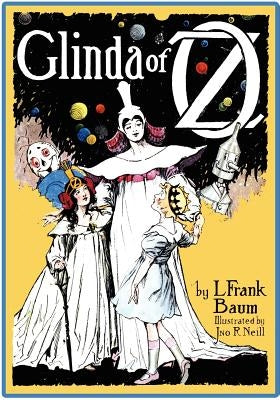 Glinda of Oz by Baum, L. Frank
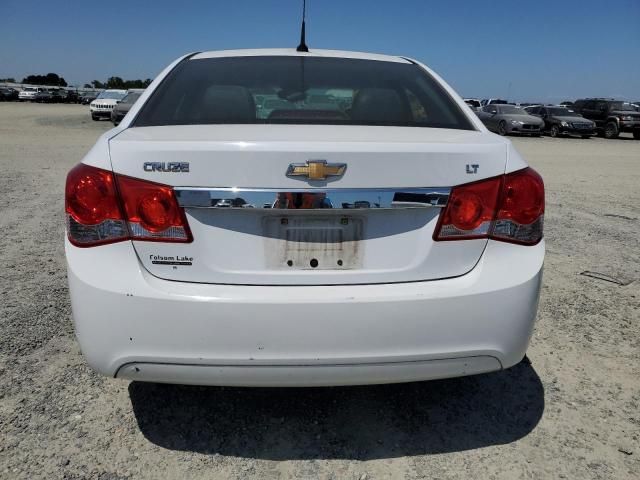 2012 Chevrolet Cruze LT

* * *

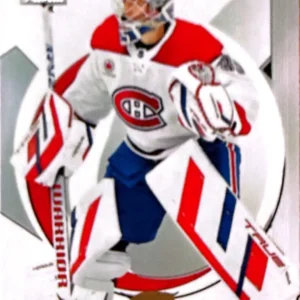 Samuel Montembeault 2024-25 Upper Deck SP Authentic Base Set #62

==

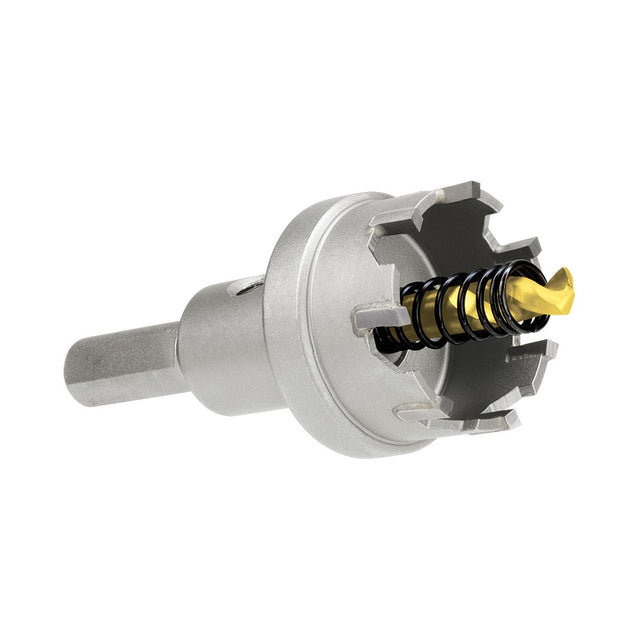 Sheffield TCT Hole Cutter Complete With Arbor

Task item: The lines to set down run from the line with "Glinda of Oz by Baum, L. Frank" up to and including the line with "2012 Chevrolet Cruze LT" in the entries above. Reproduce them exactly, with no pictures.

Exercise solution:
 Glinda of Oz by Baum, L. Frank
 2012 Chevrolet Cruze LT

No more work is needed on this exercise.